→ **Text section**:
[start]

In [None]:
# Initial report setup.
%matplotlib inline

import seaborn as sns
import numpy as np
import pandas as pd
import matplotlib.pyplot as plt
import matplotlib
import re
from datetime import datetime
import scipy.stats as stats
from matplotlib.patches import Rectangle

# Colors for graphs
blue = (82/255, 115/255, 178/255, 0.5)
green = (96/255, 168/255, 101/255, 0.5)

yellow = (162/255, 168/255, 96/255, 0.5)
red = (168/255, 96/255, 96/255, 0.5)

# Capstone for Thinkful - Data Science Bootcamp

## Overview
In this report, we will compare serving size and sugar content between these two countries; United States and France. We will ask the following questions with follow-up questions:
 - Is there more sugar in liquid products than solid products?
 - Is everything bigger and sweeter in the US?

To answer these questions we will be using the data source [Open Food Facts](https://www.kaggle.com/openfoodfacts/world-food-facts/data).

## Data source
The data source [Open Food Facts](https://www.kaggle.com/openfoodfacts/world-food-facts/data) is an open and collaborative database of food products from around the world. It contains information from product labels visible on product packages. This is a data source which has been built up by volunteers from around the world.

[end]

→ **Information shown**:
[start]

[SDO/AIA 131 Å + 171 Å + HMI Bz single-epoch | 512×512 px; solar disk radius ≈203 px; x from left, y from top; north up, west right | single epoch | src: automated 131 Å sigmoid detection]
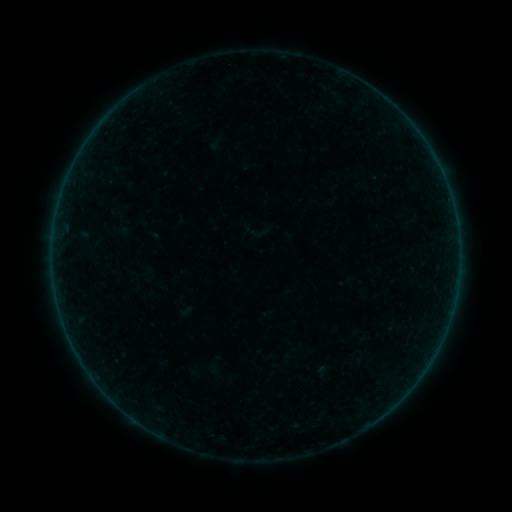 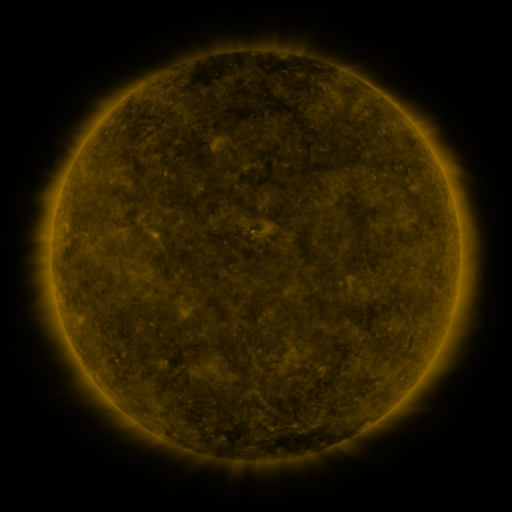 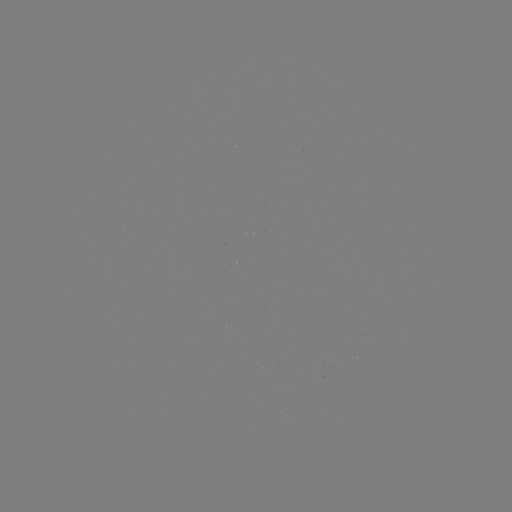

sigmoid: [242, 218, 270, 246]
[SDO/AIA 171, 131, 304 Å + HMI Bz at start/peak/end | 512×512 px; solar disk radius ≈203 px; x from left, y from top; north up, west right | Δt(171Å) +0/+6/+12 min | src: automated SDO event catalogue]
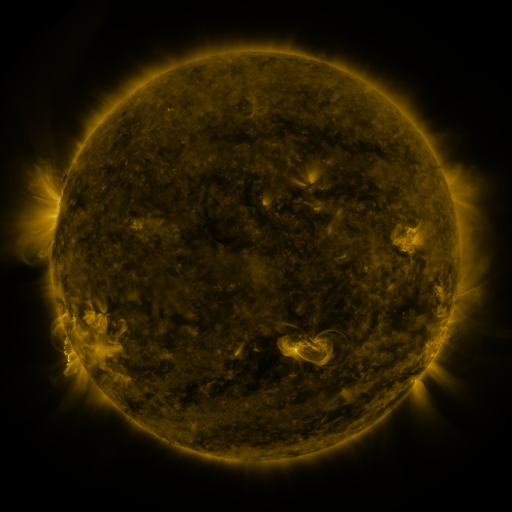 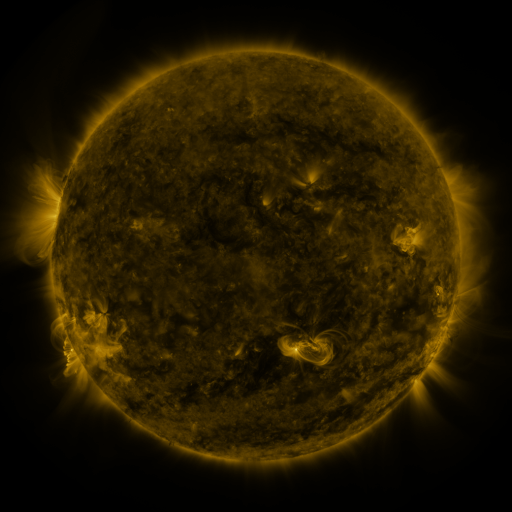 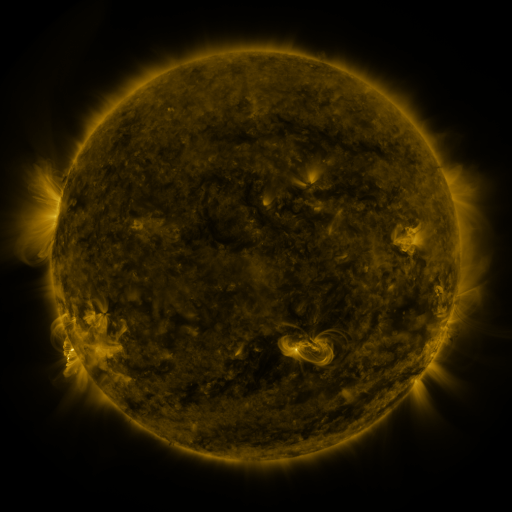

[end]

→ **Actions to take**:
**a)** Answer these questions on the sugar comparison notebook, one per line:
(i) Which two countries does the report compare?
(ii) Which two product properties are compared between them?
(iii) Who built up the data source used?
**b)** Translate this sentence from the sugar comparison notebook into Spanish: "It contains information from product labels visible on product packages."
**c)** Carry the sugar comparison notebook forward with its next part, starting after its final sentence.

→ **Outputs by task**:
**a)**
(i) The United States and France.
(ii) Serving size and sugar content.
(iii) Volunteers from around the world.

**b)** Contiene información de las etiquetas de los productos visibles en los envases de los productos.

**c)**
The data source contains over 100 000 products from over 150 countries. And over 5000 individuals have contributed to it.

Among other things, it contains the following information:
 - Countries where the product is sold (`countries_en`)
 - Amount of sugar per 100g (`sugars_100g`)
 - Serving size and packaging (`serving_size`)
 
The data itself is quite noisy with a lot of missing or erronous data, this fact has to be considered in our analysis.

In [None]:
# Loading data from tab-separated file. Original data source can be downloaded here: https://www.kaggle.com/openfoodfacts/world-food-facts/data
foodfacts = pd.read_csv('en.openfoodfacts.org.products.tsv', sep="\t", low_memory=False)

# These columns which we might be interested in.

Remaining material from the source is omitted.